Work item:
Return the records that follow, matching each one exactly.

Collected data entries
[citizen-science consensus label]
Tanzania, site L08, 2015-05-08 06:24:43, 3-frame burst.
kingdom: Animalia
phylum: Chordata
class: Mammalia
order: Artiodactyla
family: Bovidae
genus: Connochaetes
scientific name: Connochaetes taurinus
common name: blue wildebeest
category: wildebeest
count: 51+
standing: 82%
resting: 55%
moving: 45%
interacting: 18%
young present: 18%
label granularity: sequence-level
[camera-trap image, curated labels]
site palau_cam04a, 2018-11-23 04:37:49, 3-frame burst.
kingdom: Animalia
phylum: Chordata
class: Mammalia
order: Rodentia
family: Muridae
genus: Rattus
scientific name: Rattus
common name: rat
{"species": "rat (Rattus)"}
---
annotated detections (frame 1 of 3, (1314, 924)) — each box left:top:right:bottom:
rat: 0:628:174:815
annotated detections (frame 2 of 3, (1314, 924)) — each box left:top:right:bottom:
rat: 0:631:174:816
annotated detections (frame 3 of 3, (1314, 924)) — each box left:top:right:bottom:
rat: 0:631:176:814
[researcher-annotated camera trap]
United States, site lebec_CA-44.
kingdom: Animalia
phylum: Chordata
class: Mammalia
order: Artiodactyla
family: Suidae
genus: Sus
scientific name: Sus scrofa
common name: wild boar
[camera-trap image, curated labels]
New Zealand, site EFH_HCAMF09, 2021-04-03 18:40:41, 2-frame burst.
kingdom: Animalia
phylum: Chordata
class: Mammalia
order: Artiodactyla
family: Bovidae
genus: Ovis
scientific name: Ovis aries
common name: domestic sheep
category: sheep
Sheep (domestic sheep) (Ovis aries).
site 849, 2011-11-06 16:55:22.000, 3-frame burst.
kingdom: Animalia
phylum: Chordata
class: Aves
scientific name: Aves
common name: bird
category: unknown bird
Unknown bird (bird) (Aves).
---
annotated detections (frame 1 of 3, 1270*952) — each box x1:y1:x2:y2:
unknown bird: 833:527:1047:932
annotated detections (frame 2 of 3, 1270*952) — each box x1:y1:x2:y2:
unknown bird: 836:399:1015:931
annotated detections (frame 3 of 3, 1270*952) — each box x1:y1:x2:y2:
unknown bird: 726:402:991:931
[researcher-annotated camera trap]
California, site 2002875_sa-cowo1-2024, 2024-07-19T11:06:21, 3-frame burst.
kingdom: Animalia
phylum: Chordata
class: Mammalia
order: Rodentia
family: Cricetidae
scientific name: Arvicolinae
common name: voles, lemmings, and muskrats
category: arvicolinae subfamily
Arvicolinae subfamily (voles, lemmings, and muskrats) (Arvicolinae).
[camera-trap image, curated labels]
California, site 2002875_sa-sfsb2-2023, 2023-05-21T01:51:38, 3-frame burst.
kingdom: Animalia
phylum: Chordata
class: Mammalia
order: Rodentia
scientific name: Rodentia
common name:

Solution to the problem:
[citizen-science consensus label]
Tanzania, site L08, 2015-05-08 06:24:43, 3-frame burst.
kingdom: Animalia
phylum: Chordata
class: Mammalia
order: Artiodactyla
family: Bovidae
genus: Connochaetes
scientific name: Connochaetes taurinus
common name: blue wildebeest
category: wildebeest
count: 51+
standing: 82%
resting: 55%
moving: 45%
interacting: 18%
young present: 18%
label granularity: sequence-level
[camera-trap image, curated labels]
site palau_cam04a, 2018-11-23 04:37:49, 3-frame burst.
kingdom: Animalia
phylum: Chordata
class: Mammalia
order: Rodentia
family: Muridae
genus: Rattus
scientific name: Rattus
common name: rat
{"species": "rat (Rattus)"}
---
annotated detections (frame 1 of 3, (1314, 924)) — each box left:top:right:bottom:
rat: 0:628:174:815
annotated detections (frame 2 of 3, (1314, 924)) — each box left:top:right:bottom:
rat: 0:631:174:816
annotated detections (frame 3 of 3, (1314, 924)) — each box left:top:right:bottom:
rat: 0:631:176:814
[researcher-annotated camera trap]
United States, site lebec_CA-44.
kingdom: Animalia
phylum: Chordata
class: Mammalia
order: Artiodactyla
family: Suidae
genus: Sus
scientific name: Sus scrofa
common name: wild boar
[camera-trap image, curated labels]
New Zealand, site EFH_HCAMF09, 2021-04-03 18:40:41, 2-frame burst.
kingdom: Animalia
phylum: Chordata
class: Mammalia
order: Artiodactyla
family: Bovidae
genus: Ovis
scientific name: Ovis aries
common name: domestic sheep
category: sheep
Sheep (domestic sheep) (Ovis aries).
site 849, 2011-11-06 16:55:22.000, 3-frame burst.
kingdom: Animalia
phylum: Chordata
class: Aves
scientific name: Aves
common name: bird
category: unknown bird
Unknown bird (bird) (Aves).
---
annotated detections (frame 1 of 3, 1270*952) — each box x1:y1:x2:y2:
unknown bird: 833:527:1047:932
annotated detections (frame 2 of 3, 1270*952) — each box x1:y1:x2:y2:
unknown bird: 836:399:1015:931
annotated detections (frame 3 of 3, 1270*952) — each box x1:y1:x2:y2:
unknown bird: 726:402:991:931
[researcher-annotated camera trap]
California, site 2002875_sa-cowo1-2024, 2024-07-19T11:06:21, 3-frame burst.
kingdom: Animalia
phylum: Chordata
class: Mammalia
order: Rodentia
family: Cricetidae
scientific name: Arvicolinae
common name: voles, lemmings, and muskrats
category: arvicolinae subfamily
Arvicolinae subfamily (voles, lemmings, and muskrats) (Arvicolinae).
[camera-trap image, curated labels]
California, site 2002875_sa-sfsb2-2023, 2023-05-21T01:51:38, 3-frame burst.
kingdom: Animalia
phylum: Chordata
class: Mammalia
order: Rodentia
scientific name: Rodentia
common name:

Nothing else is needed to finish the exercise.